** What you have to do **
Rewrite the lines from the line with "Viewing the scene, is" through the end of the records as a Markdown table with the columns Number and Line. Number each line in order and leave out blank lines.

** Supplied data **
* * *
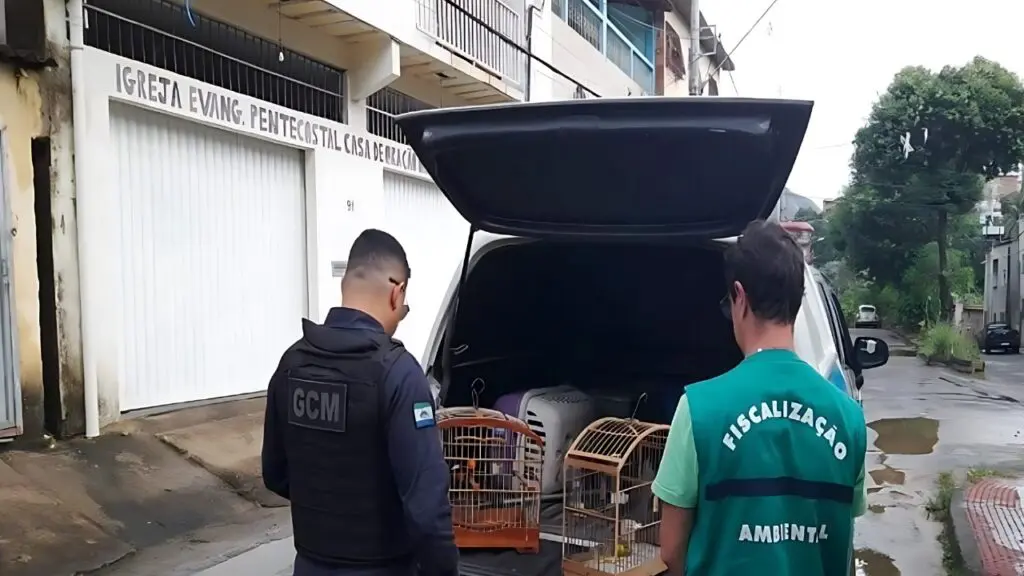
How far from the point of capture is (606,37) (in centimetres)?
1959

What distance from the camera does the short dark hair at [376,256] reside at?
2.57 m

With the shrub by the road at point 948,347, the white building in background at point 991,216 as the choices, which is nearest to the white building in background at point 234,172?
the shrub by the road at point 948,347

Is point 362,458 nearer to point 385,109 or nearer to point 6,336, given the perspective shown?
point 6,336

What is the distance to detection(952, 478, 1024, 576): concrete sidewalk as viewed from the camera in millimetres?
5125

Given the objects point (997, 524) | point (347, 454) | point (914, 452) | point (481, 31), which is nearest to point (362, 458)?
point (347, 454)

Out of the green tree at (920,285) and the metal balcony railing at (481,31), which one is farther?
the green tree at (920,285)

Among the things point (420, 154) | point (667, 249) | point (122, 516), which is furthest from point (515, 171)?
point (122, 516)

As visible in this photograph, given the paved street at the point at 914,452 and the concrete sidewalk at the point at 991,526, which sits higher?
the concrete sidewalk at the point at 991,526

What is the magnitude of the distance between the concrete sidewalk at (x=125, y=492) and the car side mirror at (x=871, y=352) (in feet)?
13.0

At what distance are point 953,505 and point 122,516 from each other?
19.4 feet

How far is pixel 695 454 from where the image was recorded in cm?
187

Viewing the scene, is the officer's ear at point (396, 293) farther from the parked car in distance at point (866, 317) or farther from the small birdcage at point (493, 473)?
the parked car in distance at point (866, 317)

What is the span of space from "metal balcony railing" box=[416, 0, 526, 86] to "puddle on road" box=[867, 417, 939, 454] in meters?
7.14

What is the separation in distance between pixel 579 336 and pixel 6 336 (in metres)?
4.24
* * *
** Answer to the problem **
| Number | Line |
|---|---|
| 1 | Viewing the scene, is the officer's ear at point (396, 293) farther from the parked car in distance at point (866, 317) or farther from the small birdcage at point (493, 473)? |
| 2 | the parked car in distance at point (866, 317) |
| 3 | What is the span of space from "metal balcony railing" box=[416, 0, 526, 86] to "puddle on road" box=[867, 417, 939, 454] in meters? |
| 4 | 7.14 |
| 5 | What is the separation in distance between pixel 579 336 and pixel 6 336 (in metres)? |
| 6 | 4.24 |